Bather rescued 80km from Japan beach after 36 hours

Tokyo Bay/ Boso Peninsula in Chiba - file photo
The woman was rescued off the Boso peninsula south of Tokyo [Getty Images]

A woman who went swimming in Japan has been rescued after being swept 80km (50 miles) away from the beach she was on with her friend.

The Chinese national in her 20s, who was wearing a rubber ring, spent 36 hours in the water before being spotted by a cargo ship off a peninsula south of Tokyo.

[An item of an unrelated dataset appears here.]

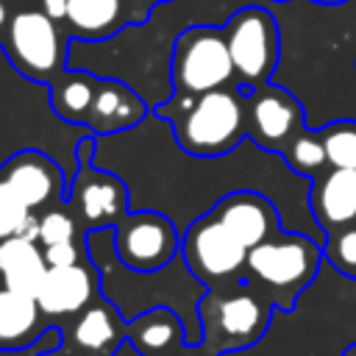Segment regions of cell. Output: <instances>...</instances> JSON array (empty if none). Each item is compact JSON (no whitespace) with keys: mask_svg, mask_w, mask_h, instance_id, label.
<instances>
[{"mask_svg":"<svg viewBox=\"0 0 356 356\" xmlns=\"http://www.w3.org/2000/svg\"><path fill=\"white\" fill-rule=\"evenodd\" d=\"M128 339L142 356H175L186 345V328L178 312L156 306L128 320Z\"/></svg>","mask_w":356,"mask_h":356,"instance_id":"20","label":"cell"},{"mask_svg":"<svg viewBox=\"0 0 356 356\" xmlns=\"http://www.w3.org/2000/svg\"><path fill=\"white\" fill-rule=\"evenodd\" d=\"M42 3V11L56 19V22H64L67 19V8H70V0H39Z\"/></svg>","mask_w":356,"mask_h":356,"instance_id":"30","label":"cell"},{"mask_svg":"<svg viewBox=\"0 0 356 356\" xmlns=\"http://www.w3.org/2000/svg\"><path fill=\"white\" fill-rule=\"evenodd\" d=\"M245 128L248 139L259 150L281 156L286 145L306 128V111L289 89L267 81L245 95Z\"/></svg>","mask_w":356,"mask_h":356,"instance_id":"11","label":"cell"},{"mask_svg":"<svg viewBox=\"0 0 356 356\" xmlns=\"http://www.w3.org/2000/svg\"><path fill=\"white\" fill-rule=\"evenodd\" d=\"M17 236H25V239H31V242H39V214H36V211H31V214L22 220Z\"/></svg>","mask_w":356,"mask_h":356,"instance_id":"31","label":"cell"},{"mask_svg":"<svg viewBox=\"0 0 356 356\" xmlns=\"http://www.w3.org/2000/svg\"><path fill=\"white\" fill-rule=\"evenodd\" d=\"M245 95L248 89H242L239 83L211 89L203 95L172 92L153 111L170 122L175 142L186 153L203 159H220L242 147L248 139Z\"/></svg>","mask_w":356,"mask_h":356,"instance_id":"3","label":"cell"},{"mask_svg":"<svg viewBox=\"0 0 356 356\" xmlns=\"http://www.w3.org/2000/svg\"><path fill=\"white\" fill-rule=\"evenodd\" d=\"M150 114V103L131 83L120 78H97V92L86 117V128L95 136L122 134L136 128Z\"/></svg>","mask_w":356,"mask_h":356,"instance_id":"16","label":"cell"},{"mask_svg":"<svg viewBox=\"0 0 356 356\" xmlns=\"http://www.w3.org/2000/svg\"><path fill=\"white\" fill-rule=\"evenodd\" d=\"M273 3H286V0H273Z\"/></svg>","mask_w":356,"mask_h":356,"instance_id":"38","label":"cell"},{"mask_svg":"<svg viewBox=\"0 0 356 356\" xmlns=\"http://www.w3.org/2000/svg\"><path fill=\"white\" fill-rule=\"evenodd\" d=\"M36 356H64V342L58 345V348H50V350H42V353H36ZM70 356V353H67Z\"/></svg>","mask_w":356,"mask_h":356,"instance_id":"35","label":"cell"},{"mask_svg":"<svg viewBox=\"0 0 356 356\" xmlns=\"http://www.w3.org/2000/svg\"><path fill=\"white\" fill-rule=\"evenodd\" d=\"M323 259L325 253L312 236L298 231H278L267 242L248 250L245 278L273 300L275 312L286 314L317 278Z\"/></svg>","mask_w":356,"mask_h":356,"instance_id":"5","label":"cell"},{"mask_svg":"<svg viewBox=\"0 0 356 356\" xmlns=\"http://www.w3.org/2000/svg\"><path fill=\"white\" fill-rule=\"evenodd\" d=\"M61 242H81V222L70 206H50L44 214H39V245L47 248Z\"/></svg>","mask_w":356,"mask_h":356,"instance_id":"26","label":"cell"},{"mask_svg":"<svg viewBox=\"0 0 356 356\" xmlns=\"http://www.w3.org/2000/svg\"><path fill=\"white\" fill-rule=\"evenodd\" d=\"M0 178L17 192V197L31 211L58 206L61 200H67V192H70L67 172L53 156L42 150H22L11 156L3 164Z\"/></svg>","mask_w":356,"mask_h":356,"instance_id":"13","label":"cell"},{"mask_svg":"<svg viewBox=\"0 0 356 356\" xmlns=\"http://www.w3.org/2000/svg\"><path fill=\"white\" fill-rule=\"evenodd\" d=\"M175 356H217L214 350H209L206 345H184Z\"/></svg>","mask_w":356,"mask_h":356,"instance_id":"32","label":"cell"},{"mask_svg":"<svg viewBox=\"0 0 356 356\" xmlns=\"http://www.w3.org/2000/svg\"><path fill=\"white\" fill-rule=\"evenodd\" d=\"M170 83L178 95H203L236 83L222 25H189L178 33L170 53Z\"/></svg>","mask_w":356,"mask_h":356,"instance_id":"7","label":"cell"},{"mask_svg":"<svg viewBox=\"0 0 356 356\" xmlns=\"http://www.w3.org/2000/svg\"><path fill=\"white\" fill-rule=\"evenodd\" d=\"M128 337V320L103 295L72 317L70 345L83 356H111Z\"/></svg>","mask_w":356,"mask_h":356,"instance_id":"18","label":"cell"},{"mask_svg":"<svg viewBox=\"0 0 356 356\" xmlns=\"http://www.w3.org/2000/svg\"><path fill=\"white\" fill-rule=\"evenodd\" d=\"M86 136H92L86 125H72L56 114L50 83L22 75L0 44V170L22 150H42L53 156L72 181Z\"/></svg>","mask_w":356,"mask_h":356,"instance_id":"2","label":"cell"},{"mask_svg":"<svg viewBox=\"0 0 356 356\" xmlns=\"http://www.w3.org/2000/svg\"><path fill=\"white\" fill-rule=\"evenodd\" d=\"M342 356H356V342H353V345H348V348L342 350Z\"/></svg>","mask_w":356,"mask_h":356,"instance_id":"37","label":"cell"},{"mask_svg":"<svg viewBox=\"0 0 356 356\" xmlns=\"http://www.w3.org/2000/svg\"><path fill=\"white\" fill-rule=\"evenodd\" d=\"M222 33L242 89H256L273 81L281 61V28L267 6H239L222 22Z\"/></svg>","mask_w":356,"mask_h":356,"instance_id":"6","label":"cell"},{"mask_svg":"<svg viewBox=\"0 0 356 356\" xmlns=\"http://www.w3.org/2000/svg\"><path fill=\"white\" fill-rule=\"evenodd\" d=\"M86 253L100 273V295L111 300L125 320L139 317L147 309L170 306L181 314L186 328V345L203 342V328L197 317V303L206 295V284L192 275L184 256L178 253L167 267L159 270H131L120 261L114 248V228H95L83 234Z\"/></svg>","mask_w":356,"mask_h":356,"instance_id":"1","label":"cell"},{"mask_svg":"<svg viewBox=\"0 0 356 356\" xmlns=\"http://www.w3.org/2000/svg\"><path fill=\"white\" fill-rule=\"evenodd\" d=\"M197 317L203 328L200 345L222 356L256 348L275 317V306L259 286L242 278L206 289L203 300L197 303Z\"/></svg>","mask_w":356,"mask_h":356,"instance_id":"4","label":"cell"},{"mask_svg":"<svg viewBox=\"0 0 356 356\" xmlns=\"http://www.w3.org/2000/svg\"><path fill=\"white\" fill-rule=\"evenodd\" d=\"M125 25H134V14L125 0H70L64 28L72 39L103 42L117 36Z\"/></svg>","mask_w":356,"mask_h":356,"instance_id":"21","label":"cell"},{"mask_svg":"<svg viewBox=\"0 0 356 356\" xmlns=\"http://www.w3.org/2000/svg\"><path fill=\"white\" fill-rule=\"evenodd\" d=\"M67 206L75 211L83 231L114 228L131 211L125 181L117 172H108L95 164V134L81 142L78 172L70 181Z\"/></svg>","mask_w":356,"mask_h":356,"instance_id":"9","label":"cell"},{"mask_svg":"<svg viewBox=\"0 0 356 356\" xmlns=\"http://www.w3.org/2000/svg\"><path fill=\"white\" fill-rule=\"evenodd\" d=\"M58 25L61 22L50 19L42 8H22L11 14L0 44L22 75L50 83L58 72L67 70V53L72 39L64 36Z\"/></svg>","mask_w":356,"mask_h":356,"instance_id":"8","label":"cell"},{"mask_svg":"<svg viewBox=\"0 0 356 356\" xmlns=\"http://www.w3.org/2000/svg\"><path fill=\"white\" fill-rule=\"evenodd\" d=\"M47 328L50 323H44V314L33 295L17 292L6 284L0 286V350H28L47 334Z\"/></svg>","mask_w":356,"mask_h":356,"instance_id":"19","label":"cell"},{"mask_svg":"<svg viewBox=\"0 0 356 356\" xmlns=\"http://www.w3.org/2000/svg\"><path fill=\"white\" fill-rule=\"evenodd\" d=\"M309 209L325 234L356 222V170L325 167L317 178H312Z\"/></svg>","mask_w":356,"mask_h":356,"instance_id":"17","label":"cell"},{"mask_svg":"<svg viewBox=\"0 0 356 356\" xmlns=\"http://www.w3.org/2000/svg\"><path fill=\"white\" fill-rule=\"evenodd\" d=\"M44 273H47V261L39 242H31L17 234L0 242V278L6 286L36 298Z\"/></svg>","mask_w":356,"mask_h":356,"instance_id":"22","label":"cell"},{"mask_svg":"<svg viewBox=\"0 0 356 356\" xmlns=\"http://www.w3.org/2000/svg\"><path fill=\"white\" fill-rule=\"evenodd\" d=\"M211 214L250 250L261 242H267L270 236H275L281 228V214L275 209V203L256 189H234L228 195H222Z\"/></svg>","mask_w":356,"mask_h":356,"instance_id":"15","label":"cell"},{"mask_svg":"<svg viewBox=\"0 0 356 356\" xmlns=\"http://www.w3.org/2000/svg\"><path fill=\"white\" fill-rule=\"evenodd\" d=\"M97 92V75L89 70L67 67L50 81V100L61 120L72 125H86L92 100Z\"/></svg>","mask_w":356,"mask_h":356,"instance_id":"23","label":"cell"},{"mask_svg":"<svg viewBox=\"0 0 356 356\" xmlns=\"http://www.w3.org/2000/svg\"><path fill=\"white\" fill-rule=\"evenodd\" d=\"M323 131L328 167L356 170V120H334Z\"/></svg>","mask_w":356,"mask_h":356,"instance_id":"25","label":"cell"},{"mask_svg":"<svg viewBox=\"0 0 356 356\" xmlns=\"http://www.w3.org/2000/svg\"><path fill=\"white\" fill-rule=\"evenodd\" d=\"M181 256L192 275L209 289L245 278L248 248L209 211L181 234Z\"/></svg>","mask_w":356,"mask_h":356,"instance_id":"10","label":"cell"},{"mask_svg":"<svg viewBox=\"0 0 356 356\" xmlns=\"http://www.w3.org/2000/svg\"><path fill=\"white\" fill-rule=\"evenodd\" d=\"M323 253L334 270H339L342 275L356 281V222L342 225L337 231H328Z\"/></svg>","mask_w":356,"mask_h":356,"instance_id":"27","label":"cell"},{"mask_svg":"<svg viewBox=\"0 0 356 356\" xmlns=\"http://www.w3.org/2000/svg\"><path fill=\"white\" fill-rule=\"evenodd\" d=\"M114 248L131 270H159L181 253V231L161 211L134 209L114 225Z\"/></svg>","mask_w":356,"mask_h":356,"instance_id":"12","label":"cell"},{"mask_svg":"<svg viewBox=\"0 0 356 356\" xmlns=\"http://www.w3.org/2000/svg\"><path fill=\"white\" fill-rule=\"evenodd\" d=\"M159 3H161V0H159Z\"/></svg>","mask_w":356,"mask_h":356,"instance_id":"39","label":"cell"},{"mask_svg":"<svg viewBox=\"0 0 356 356\" xmlns=\"http://www.w3.org/2000/svg\"><path fill=\"white\" fill-rule=\"evenodd\" d=\"M312 3H320V6H339V3H345V0H312Z\"/></svg>","mask_w":356,"mask_h":356,"instance_id":"36","label":"cell"},{"mask_svg":"<svg viewBox=\"0 0 356 356\" xmlns=\"http://www.w3.org/2000/svg\"><path fill=\"white\" fill-rule=\"evenodd\" d=\"M31 214V209L17 197V192L0 178V242L14 236L22 225V220Z\"/></svg>","mask_w":356,"mask_h":356,"instance_id":"28","label":"cell"},{"mask_svg":"<svg viewBox=\"0 0 356 356\" xmlns=\"http://www.w3.org/2000/svg\"><path fill=\"white\" fill-rule=\"evenodd\" d=\"M8 22H11L8 6H6V0H0V42H3V36H6V28H8Z\"/></svg>","mask_w":356,"mask_h":356,"instance_id":"33","label":"cell"},{"mask_svg":"<svg viewBox=\"0 0 356 356\" xmlns=\"http://www.w3.org/2000/svg\"><path fill=\"white\" fill-rule=\"evenodd\" d=\"M97 298H100V273L92 264V259L70 267H47L36 289V303L50 325H58L56 320L81 314Z\"/></svg>","mask_w":356,"mask_h":356,"instance_id":"14","label":"cell"},{"mask_svg":"<svg viewBox=\"0 0 356 356\" xmlns=\"http://www.w3.org/2000/svg\"><path fill=\"white\" fill-rule=\"evenodd\" d=\"M44 250V261L47 267H70V264H78V261H86L89 253H86V242H61V245H47L42 248Z\"/></svg>","mask_w":356,"mask_h":356,"instance_id":"29","label":"cell"},{"mask_svg":"<svg viewBox=\"0 0 356 356\" xmlns=\"http://www.w3.org/2000/svg\"><path fill=\"white\" fill-rule=\"evenodd\" d=\"M131 3H134V6L139 8V11H145V14L150 17V8H153V6L159 3V0H131Z\"/></svg>","mask_w":356,"mask_h":356,"instance_id":"34","label":"cell"},{"mask_svg":"<svg viewBox=\"0 0 356 356\" xmlns=\"http://www.w3.org/2000/svg\"><path fill=\"white\" fill-rule=\"evenodd\" d=\"M281 159L286 161V167L303 178H317L325 167H328V156H325V142H323V131H312L303 128L281 153Z\"/></svg>","mask_w":356,"mask_h":356,"instance_id":"24","label":"cell"}]
</instances>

A smaller vessel nearby was alerted and two of its crew jumped into the sea to rescue her, the AFP news agency reports.

Coast Guard helicopters then took the woman, who was dehydrated but conscious, to hospital, according to the Kyodo news agency.

Police were alerted on Monday evening when the woman, who has not been named, was reported missing after going swimming in Shizuoka Prefecture to the south-west of the capital.

"It was around 7:55pm [10:55 GMT] on July 8 when we received the information after the woman's friend reported to a nearby convenience store that she was missing," a local Japan Coast Guard official told AFP.

He said there was "80km in a straight line” between the beach she was on and the place where she was rescued off Chiba prefecture's Boso peninsula.

“But it is assumed she drifted for an even greater distance."

The woman told rescuers that she had been unable to return to the beach after being swept out to sea because of the rubber ring.